SET TASKS:
a. Please decide whether each statement agrees with the Alaska newsletter excerpt: (i) The writer sent out a Friday edition. (ii) Emma is doing DuoLingo. (iii) Frank picked the writer up on Thursday evening. Answer yes or no for each, quoting the words that settle it.
b. Answer these questions from the Alaska newsletter excerpt:
(i) What day does the writer say it is now?
(ii) Where did Frank and the writer drive on Thursday evening?
(iii) Which poem made that place famous?
c. Reproduce everything in the Alaska newsletter excerpt from "Good morning. Probably." down to "these Alaska chronicles.".
[Start of EXCERPT TO READ]
Good Morning. Hello. How are you? #1517
Special Alaska Weekend Edition

Good morning. Probably. Hello. Hi. How are you? I missed you guys. Missed a Friday edition. Sorry about that. Lot going on. It is Sunday now. Special weekend edition. Maybe. or maybe I will send it Monday morning. Difficult to say. In any case, this is the first free time I’ve had in days, so I am taking advantage of it. We are back at our hotel. Jane is doing DuoLingo in front of me. Emma is getting a much needed nap.
Okay let’s pick it up where we left it off on these Alaska chronicles.
I already filled you in on Thursday day. Thursday evening, Frank picked me up and we drove out to Esther to the Malemute Saloon, made famous in the Robert Service poem The Shooting of Dan McGrew. Well, you know. Famous around here. Robert Service is practically Fairbanks royalty.
[End of EXCERPT TO READ]
[Start of GIVEN RECORDS]
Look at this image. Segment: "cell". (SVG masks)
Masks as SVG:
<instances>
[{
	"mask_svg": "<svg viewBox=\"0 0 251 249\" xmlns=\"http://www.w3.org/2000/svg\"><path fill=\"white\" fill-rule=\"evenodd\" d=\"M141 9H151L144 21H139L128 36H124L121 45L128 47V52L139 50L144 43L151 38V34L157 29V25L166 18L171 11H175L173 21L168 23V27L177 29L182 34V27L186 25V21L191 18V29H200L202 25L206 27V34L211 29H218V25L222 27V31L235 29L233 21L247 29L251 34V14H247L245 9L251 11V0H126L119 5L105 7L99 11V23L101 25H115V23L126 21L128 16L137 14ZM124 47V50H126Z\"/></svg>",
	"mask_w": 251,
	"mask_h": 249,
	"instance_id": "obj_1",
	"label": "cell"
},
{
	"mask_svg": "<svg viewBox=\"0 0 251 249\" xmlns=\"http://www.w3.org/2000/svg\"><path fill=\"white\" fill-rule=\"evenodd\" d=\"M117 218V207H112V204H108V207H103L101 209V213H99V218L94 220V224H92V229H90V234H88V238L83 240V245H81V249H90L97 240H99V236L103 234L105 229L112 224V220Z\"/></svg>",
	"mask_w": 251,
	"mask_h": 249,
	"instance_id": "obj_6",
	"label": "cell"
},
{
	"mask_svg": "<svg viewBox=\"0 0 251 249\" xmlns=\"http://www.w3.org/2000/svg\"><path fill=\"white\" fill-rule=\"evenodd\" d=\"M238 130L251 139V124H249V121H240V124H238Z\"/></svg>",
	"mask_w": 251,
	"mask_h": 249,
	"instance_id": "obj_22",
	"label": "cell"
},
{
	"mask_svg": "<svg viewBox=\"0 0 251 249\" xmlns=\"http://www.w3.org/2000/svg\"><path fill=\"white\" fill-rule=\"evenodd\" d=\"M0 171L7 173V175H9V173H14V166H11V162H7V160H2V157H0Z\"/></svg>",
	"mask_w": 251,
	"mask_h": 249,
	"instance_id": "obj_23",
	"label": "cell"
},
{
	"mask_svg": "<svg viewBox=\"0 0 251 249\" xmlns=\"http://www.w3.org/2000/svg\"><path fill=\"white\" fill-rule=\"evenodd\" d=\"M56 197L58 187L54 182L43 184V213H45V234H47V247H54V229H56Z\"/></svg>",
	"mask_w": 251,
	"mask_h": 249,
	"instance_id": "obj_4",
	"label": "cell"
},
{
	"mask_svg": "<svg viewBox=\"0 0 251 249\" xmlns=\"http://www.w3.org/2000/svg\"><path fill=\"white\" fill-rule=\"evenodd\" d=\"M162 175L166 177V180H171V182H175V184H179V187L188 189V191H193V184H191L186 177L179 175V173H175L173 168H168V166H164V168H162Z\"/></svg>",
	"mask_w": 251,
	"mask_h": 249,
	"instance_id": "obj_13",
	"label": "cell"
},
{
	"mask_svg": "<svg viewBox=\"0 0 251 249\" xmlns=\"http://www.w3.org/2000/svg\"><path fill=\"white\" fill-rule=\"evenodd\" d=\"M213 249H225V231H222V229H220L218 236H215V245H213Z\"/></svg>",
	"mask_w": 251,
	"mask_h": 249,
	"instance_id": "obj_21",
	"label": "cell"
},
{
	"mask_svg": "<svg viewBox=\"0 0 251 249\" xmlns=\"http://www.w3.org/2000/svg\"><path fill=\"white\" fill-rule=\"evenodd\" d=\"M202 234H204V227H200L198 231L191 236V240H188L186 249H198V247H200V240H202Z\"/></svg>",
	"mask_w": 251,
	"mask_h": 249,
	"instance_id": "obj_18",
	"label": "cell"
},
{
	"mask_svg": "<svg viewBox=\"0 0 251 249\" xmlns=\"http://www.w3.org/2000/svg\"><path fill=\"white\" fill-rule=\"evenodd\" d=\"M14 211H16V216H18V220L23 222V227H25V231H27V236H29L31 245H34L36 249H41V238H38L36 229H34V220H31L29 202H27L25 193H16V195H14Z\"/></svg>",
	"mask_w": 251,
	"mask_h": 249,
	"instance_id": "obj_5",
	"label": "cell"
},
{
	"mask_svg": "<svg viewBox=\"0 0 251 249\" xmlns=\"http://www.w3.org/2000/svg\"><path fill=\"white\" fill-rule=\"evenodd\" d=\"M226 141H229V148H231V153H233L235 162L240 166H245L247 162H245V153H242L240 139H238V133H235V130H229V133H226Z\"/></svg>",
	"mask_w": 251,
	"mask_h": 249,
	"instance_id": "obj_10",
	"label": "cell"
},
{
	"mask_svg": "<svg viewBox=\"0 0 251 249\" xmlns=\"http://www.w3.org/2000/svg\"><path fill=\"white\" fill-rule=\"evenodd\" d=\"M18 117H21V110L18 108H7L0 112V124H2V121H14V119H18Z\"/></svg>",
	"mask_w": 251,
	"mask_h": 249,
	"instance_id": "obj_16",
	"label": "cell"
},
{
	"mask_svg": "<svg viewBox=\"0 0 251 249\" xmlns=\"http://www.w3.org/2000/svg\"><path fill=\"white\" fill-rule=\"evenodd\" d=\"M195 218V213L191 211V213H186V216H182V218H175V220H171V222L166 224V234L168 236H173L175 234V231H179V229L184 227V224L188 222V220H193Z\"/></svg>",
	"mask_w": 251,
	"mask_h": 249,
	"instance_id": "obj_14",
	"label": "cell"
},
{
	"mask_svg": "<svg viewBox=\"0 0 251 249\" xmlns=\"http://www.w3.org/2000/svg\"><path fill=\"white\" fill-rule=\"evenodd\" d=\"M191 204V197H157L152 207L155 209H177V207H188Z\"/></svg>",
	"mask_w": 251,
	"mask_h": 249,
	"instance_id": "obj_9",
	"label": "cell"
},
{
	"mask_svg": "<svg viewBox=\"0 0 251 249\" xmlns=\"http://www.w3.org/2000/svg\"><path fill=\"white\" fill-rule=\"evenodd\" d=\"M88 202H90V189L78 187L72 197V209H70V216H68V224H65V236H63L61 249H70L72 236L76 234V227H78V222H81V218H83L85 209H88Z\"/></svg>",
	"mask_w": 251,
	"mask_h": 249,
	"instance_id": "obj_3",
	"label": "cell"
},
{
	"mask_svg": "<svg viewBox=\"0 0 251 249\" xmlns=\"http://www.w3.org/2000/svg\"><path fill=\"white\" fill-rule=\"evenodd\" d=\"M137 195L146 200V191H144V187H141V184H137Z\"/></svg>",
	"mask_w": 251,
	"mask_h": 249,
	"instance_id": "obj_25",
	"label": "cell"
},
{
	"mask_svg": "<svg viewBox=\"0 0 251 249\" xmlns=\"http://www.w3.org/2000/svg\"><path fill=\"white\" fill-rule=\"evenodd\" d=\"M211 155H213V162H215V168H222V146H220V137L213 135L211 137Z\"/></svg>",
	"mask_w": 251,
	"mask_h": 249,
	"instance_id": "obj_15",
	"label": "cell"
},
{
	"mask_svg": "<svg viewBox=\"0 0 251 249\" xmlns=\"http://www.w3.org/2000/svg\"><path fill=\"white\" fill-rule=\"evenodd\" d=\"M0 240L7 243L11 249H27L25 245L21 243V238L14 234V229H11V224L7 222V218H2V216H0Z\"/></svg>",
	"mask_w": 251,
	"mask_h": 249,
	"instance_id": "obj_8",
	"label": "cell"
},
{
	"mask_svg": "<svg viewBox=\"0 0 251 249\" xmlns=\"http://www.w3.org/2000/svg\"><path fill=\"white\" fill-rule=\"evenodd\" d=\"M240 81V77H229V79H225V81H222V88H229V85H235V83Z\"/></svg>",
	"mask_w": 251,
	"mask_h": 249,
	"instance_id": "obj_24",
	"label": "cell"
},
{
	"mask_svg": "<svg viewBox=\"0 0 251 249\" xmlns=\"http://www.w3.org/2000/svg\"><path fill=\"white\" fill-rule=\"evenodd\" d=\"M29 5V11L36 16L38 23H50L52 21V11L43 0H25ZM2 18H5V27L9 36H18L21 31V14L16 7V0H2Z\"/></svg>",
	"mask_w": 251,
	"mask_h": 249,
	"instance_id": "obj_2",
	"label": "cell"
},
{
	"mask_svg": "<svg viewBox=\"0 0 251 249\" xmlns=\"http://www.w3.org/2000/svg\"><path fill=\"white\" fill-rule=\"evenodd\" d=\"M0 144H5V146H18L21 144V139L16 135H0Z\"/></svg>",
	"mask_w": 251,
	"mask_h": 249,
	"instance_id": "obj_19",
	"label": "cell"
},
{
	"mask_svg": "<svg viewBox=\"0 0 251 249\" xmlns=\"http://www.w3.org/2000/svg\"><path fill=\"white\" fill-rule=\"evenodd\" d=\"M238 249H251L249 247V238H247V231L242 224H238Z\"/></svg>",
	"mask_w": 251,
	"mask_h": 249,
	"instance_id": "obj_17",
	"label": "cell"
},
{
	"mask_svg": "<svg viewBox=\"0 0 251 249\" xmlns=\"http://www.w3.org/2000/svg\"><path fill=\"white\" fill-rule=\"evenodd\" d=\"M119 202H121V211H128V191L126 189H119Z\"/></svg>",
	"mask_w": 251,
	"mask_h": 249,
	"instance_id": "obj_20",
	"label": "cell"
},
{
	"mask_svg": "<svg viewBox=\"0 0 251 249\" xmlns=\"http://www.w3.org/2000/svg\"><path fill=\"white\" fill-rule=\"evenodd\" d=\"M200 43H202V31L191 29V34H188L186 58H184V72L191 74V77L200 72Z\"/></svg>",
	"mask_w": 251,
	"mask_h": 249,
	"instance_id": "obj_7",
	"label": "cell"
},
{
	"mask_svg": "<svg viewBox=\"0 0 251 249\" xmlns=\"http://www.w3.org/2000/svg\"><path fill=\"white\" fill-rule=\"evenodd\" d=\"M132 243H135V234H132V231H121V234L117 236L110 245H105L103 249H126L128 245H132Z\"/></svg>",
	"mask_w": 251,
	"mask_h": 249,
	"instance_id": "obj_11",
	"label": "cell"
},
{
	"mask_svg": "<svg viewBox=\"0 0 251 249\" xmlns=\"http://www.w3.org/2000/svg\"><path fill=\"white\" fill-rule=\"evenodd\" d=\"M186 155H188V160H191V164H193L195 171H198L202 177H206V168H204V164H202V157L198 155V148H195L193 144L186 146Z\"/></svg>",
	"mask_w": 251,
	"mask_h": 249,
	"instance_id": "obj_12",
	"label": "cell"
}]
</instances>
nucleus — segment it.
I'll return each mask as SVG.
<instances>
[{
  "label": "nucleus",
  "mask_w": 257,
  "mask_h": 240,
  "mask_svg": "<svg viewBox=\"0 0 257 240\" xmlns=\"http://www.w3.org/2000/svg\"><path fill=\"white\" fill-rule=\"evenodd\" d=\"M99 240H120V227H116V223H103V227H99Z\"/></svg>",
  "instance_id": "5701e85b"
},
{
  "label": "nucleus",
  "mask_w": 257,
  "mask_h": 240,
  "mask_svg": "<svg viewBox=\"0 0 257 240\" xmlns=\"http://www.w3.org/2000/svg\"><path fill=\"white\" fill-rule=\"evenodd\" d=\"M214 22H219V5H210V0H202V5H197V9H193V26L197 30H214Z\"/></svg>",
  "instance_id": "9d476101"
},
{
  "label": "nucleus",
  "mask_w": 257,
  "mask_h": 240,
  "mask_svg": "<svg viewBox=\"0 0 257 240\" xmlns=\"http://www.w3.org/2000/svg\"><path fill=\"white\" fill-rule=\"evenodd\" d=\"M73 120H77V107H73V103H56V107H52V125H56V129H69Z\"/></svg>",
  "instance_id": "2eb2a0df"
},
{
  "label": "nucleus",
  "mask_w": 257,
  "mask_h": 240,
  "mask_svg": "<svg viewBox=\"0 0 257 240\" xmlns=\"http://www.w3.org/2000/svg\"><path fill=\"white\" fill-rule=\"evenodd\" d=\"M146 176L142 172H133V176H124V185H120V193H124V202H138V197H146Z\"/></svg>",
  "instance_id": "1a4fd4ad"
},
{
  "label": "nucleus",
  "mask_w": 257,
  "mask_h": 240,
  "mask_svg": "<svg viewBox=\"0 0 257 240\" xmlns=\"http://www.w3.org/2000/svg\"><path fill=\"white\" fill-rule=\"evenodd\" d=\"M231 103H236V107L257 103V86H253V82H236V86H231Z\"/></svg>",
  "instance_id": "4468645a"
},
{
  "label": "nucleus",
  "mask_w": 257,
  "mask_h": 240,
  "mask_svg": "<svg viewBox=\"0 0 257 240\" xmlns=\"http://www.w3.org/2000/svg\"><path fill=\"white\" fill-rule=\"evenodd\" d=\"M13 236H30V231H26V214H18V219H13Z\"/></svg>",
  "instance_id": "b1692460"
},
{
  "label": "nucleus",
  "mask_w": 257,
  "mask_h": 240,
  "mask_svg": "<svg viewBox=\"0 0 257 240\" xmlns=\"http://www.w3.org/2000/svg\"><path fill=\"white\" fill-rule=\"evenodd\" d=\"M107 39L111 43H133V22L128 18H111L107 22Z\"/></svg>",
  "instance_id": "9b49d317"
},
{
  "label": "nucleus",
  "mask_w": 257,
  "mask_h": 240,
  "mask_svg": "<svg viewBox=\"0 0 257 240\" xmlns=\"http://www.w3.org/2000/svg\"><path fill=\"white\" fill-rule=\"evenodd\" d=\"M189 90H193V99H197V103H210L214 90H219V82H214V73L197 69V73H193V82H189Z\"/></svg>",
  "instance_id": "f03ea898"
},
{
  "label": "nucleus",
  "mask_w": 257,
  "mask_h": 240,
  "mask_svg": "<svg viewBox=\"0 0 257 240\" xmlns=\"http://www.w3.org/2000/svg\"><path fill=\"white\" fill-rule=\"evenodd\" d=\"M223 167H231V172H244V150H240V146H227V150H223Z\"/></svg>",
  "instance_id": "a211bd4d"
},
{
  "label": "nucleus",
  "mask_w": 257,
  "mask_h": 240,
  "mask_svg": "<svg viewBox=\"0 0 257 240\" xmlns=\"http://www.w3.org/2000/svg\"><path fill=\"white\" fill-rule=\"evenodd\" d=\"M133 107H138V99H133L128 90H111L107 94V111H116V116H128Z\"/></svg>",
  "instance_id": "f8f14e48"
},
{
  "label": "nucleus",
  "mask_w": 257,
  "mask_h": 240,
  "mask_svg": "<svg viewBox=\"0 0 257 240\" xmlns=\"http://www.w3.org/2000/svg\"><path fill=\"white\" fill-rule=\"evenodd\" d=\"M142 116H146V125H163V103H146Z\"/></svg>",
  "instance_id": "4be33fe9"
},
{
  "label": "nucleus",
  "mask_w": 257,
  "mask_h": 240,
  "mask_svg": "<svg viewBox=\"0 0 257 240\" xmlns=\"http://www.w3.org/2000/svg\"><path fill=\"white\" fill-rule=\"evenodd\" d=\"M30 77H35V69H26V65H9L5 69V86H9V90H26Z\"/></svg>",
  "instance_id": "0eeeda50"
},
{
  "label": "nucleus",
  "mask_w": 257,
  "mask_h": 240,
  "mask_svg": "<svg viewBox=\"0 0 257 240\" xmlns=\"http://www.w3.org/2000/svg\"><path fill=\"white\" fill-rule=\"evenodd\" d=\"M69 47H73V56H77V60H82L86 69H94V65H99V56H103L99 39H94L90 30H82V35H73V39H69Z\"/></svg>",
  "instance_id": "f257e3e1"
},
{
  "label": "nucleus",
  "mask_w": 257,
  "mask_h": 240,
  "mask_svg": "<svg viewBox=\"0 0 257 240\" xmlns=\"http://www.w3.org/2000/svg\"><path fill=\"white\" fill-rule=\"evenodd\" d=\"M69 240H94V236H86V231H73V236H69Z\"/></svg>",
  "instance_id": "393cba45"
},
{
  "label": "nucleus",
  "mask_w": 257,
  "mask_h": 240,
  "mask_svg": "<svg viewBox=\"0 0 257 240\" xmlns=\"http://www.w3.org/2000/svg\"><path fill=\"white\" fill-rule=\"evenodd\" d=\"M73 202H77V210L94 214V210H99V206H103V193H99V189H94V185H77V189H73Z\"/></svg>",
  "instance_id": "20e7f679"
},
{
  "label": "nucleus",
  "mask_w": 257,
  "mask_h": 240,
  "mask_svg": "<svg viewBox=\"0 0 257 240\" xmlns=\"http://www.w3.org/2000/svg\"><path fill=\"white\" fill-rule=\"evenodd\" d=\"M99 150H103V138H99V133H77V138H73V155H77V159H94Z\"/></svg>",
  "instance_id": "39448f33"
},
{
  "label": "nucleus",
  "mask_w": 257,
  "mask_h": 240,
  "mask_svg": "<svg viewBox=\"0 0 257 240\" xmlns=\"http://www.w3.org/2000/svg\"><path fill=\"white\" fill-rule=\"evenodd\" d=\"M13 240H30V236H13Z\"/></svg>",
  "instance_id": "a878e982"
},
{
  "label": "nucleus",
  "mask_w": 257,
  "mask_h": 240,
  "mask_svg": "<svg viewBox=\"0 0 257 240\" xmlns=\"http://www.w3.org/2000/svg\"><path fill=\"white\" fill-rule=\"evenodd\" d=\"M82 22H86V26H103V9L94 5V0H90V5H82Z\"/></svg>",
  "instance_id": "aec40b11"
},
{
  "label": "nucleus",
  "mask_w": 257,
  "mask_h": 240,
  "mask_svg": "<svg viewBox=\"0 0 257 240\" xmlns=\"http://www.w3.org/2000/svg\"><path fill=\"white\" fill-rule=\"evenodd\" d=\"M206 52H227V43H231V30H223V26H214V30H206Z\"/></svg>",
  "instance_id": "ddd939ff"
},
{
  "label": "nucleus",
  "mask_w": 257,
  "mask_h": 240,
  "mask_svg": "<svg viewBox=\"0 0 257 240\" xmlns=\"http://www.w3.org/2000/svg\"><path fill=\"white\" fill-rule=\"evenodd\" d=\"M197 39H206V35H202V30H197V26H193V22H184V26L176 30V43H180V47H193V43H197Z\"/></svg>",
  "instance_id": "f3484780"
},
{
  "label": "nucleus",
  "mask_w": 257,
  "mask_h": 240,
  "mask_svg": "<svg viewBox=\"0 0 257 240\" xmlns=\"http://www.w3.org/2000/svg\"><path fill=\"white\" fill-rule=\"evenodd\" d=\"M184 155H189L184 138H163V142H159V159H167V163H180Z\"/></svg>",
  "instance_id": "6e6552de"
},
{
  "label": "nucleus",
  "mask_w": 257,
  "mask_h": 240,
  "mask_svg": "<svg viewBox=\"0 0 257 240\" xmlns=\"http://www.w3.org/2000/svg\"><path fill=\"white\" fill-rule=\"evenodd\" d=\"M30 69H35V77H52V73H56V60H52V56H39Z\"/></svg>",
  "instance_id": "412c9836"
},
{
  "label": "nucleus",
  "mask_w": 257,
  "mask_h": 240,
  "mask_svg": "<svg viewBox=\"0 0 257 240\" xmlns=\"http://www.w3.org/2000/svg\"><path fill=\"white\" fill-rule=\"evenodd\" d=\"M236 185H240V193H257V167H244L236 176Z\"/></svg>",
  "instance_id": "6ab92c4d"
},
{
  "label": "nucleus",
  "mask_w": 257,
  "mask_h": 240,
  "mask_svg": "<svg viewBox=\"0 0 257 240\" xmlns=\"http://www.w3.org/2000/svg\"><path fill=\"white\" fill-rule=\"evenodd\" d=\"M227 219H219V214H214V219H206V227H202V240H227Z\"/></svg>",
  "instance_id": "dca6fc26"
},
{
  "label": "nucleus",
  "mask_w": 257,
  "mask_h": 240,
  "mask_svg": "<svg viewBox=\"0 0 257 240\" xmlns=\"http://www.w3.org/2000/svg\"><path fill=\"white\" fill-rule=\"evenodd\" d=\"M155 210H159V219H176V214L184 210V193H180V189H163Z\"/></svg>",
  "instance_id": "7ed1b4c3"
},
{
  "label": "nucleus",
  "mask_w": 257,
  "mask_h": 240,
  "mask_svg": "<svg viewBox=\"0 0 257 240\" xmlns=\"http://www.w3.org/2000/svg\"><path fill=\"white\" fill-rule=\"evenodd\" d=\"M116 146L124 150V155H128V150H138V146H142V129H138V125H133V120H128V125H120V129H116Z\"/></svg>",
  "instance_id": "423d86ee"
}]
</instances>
[End of GIVEN RECORDS]
ANSWERS FOR THE EXERCISE:
a.
(i) No: "Missed a Friday edition."
(ii) No: "Jane is doing DuoLingo in front of me."
(iii) Yes: "Thursday evening, Frank picked me up"

b.
(i) Sunday
(ii) To the Malemute Saloon in Esther
(iii) The Shooting of Dan McGrew, by Robert Service

c.
Good morning. Probably. Hello. Hi. How are you? I missed you guys. Missed a Friday edition. Sorry about that. Lot going on. It is Sunday now. Special weekend edition. Maybe. or maybe I will send it Monday morning. Difficult to say. In any case, this is the first free time I’ve had in days, so I am taking advantage of it. We are back at our hotel. Jane is doing DuoLingo in front of me. Emma is getting a much needed nap.
Okay let’s pick it up where we left it off on these Alaska chronicles.